In 1892, Jewett played a central role in a memorable game against an Oberlin College team coached by John Heisman. Michigan met Oberlin at Ann Arbor in November 1892. Jewett scored four touchdowns in the game, including an unopposed 45-yard touchdown run after Oberlin thought time had been called. After Oberlin went ahead, 12–6, Jewett scored his second touchdown on a run from 25 yards out, but his kick failed, so the Wolverines trailed 12–10. Oberlin scored again to make it 18–10. A few minutes later, Jewett ran to "within a foot of the goal line," and the umpire (a former Michigan player) ruled that Jewett had scored a touchdown. Jewett completed the kick after touchdown and the score was 18–16. Jewett also made a touchdown-saving tackle in the Oberlin game, catching up with Charles Savage from behind at the five yard line after a 90-yard run. After Oberlin scored to go ahead 24–22, the referee (an Oberlin player acting as referee in the second half) announced that time had run out and called the game. The umpire (a Michigan man) ruled that four minutes remained on the game clock owing to timeouts that Oberlin's timekeeper had not recorded. As the Oberlin team left the field claiming victory, Michigan lined up, snapped the ball, and Jewett walked the ball across the goal line for Michigan's fifth touchdown. The next day, the Michigan Daily reported: "Oberlin compromised herself by leaving the field before time was up.... Referee Ensworth, an Oberlin substitute, lost all tab of time, and called the game at 14 minutes to 5, while the captain of each team had agreed to play until 10 minutes of that hour." Both schools still record the game as a victory.

===Northwestern University===

George Jewett in 1890 Michigan team photograph

Jewett studied medicine at Michigan, but reportedly left abruptly after a run-in with the dean of medicine. He transferred to Northwestern University in 1893 where he received his medical degree and also became the first African American to play for the Northwestern Wildcats football team.

=== Exercise A ===
In the passage about George Jewett, which team did he become the first African American to play for?
=== Exercise B ===
Write the next part of the passage about George Jewett, starting after its final sentence.

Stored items
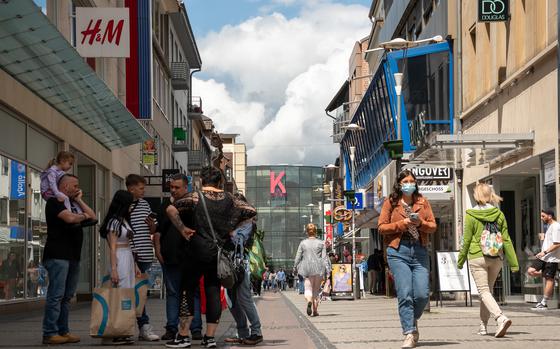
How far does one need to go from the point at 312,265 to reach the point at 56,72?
18.9 feet

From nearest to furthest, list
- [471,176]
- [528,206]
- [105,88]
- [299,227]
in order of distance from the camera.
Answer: [105,88] < [528,206] < [471,176] < [299,227]

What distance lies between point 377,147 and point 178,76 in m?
12.5

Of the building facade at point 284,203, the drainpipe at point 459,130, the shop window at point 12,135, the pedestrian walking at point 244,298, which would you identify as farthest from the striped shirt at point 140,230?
the building facade at point 284,203

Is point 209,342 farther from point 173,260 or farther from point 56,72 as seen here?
point 56,72

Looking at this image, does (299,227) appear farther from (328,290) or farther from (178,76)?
(328,290)

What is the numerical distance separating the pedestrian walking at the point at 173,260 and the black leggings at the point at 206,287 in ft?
0.86

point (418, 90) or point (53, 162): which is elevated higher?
point (418, 90)

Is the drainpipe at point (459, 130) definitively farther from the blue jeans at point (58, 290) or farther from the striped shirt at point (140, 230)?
the blue jeans at point (58, 290)

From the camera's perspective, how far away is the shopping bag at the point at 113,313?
38.4ft

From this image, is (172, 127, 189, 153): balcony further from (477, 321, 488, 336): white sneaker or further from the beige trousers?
the beige trousers

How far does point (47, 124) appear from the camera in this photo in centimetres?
2278

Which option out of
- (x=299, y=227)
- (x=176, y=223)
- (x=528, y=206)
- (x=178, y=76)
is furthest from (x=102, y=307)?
(x=299, y=227)

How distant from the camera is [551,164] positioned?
20.5 m

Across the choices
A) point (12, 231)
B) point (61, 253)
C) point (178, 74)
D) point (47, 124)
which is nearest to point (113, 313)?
point (61, 253)
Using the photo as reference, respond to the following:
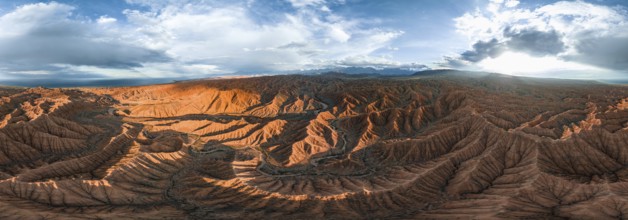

=== Task answer A ===
The Northwestern Wildcats football team.

=== Task answer B ===
Jewett was not only the first African-American football player at both Michigan and Northwestern, he was also the first African-American athlete to letter in football for any of the schools that formed the Big Ten Conference. After breaking the barrier at Michigan in 1890, Jewett was followed in the Big Ten programs by Fred Patterson at Ohio State University, Preston Eagleson at Indiana University, and then Jewett again at Northwestern. Jewett missed being the first African American in college football by one year. In 1889, William Henry Lewis and William Tecumseh Sherman Jackson played for Amherst.

Eight years before Jewett's debut for the Michigan football team, Moses Fleetwood Walker became the first African American to letter for Michigan, doing so on the baseball team.

==Later years and family==
Jewett went on to practice medicine in the Chicago area. Jewett returned to Ann Arbor in 1899. At the time of the 1900 census, he was living in Ann Arbor with his parent. He listed his occupation at that time as janitor, while his sister Mary was a music teacher, and his father continued to be employed as a blacksmith.

Jewett later opened a business in Ann Arbor called The Valet, referred to in some sources as a dry cleaning shop and in others as a cleaning and pressing shop. Jewett's shop was located on State Street, between the Congregational Church and Newberry Hall; Jewett delivered finished work by horse and carriage.

Jewett was married on November 4, 1901, to Lillian Zebbs. They had two children, George H. Jewett (1902–1977) and Richard Jewett (born 1908).

Jewett died unexpectedly of a heart attack in 1908 at the age of 38, leaving his wife, Lillian, and two sons; his son Richard was eight days old when his father died. Richard was the father of Coleman Jewett, well known Ann Arbor athlete, educator and craftsman, and grandfather of Michael Jewett, the host of 89.1 Jazz heard on weekday afternoons on WEMU radio.

Jewett is buried at Forest Hill Cemetery in Ann Arbor. He was inducted into the Pioneer High School Hall of Fame in March 2004.

==Legacy==
Since 2021, the winner of the Michigan–Northwestern rivalry game receives the George Jewett Trophy, the first FBS rivalry trophy named after an African-American player.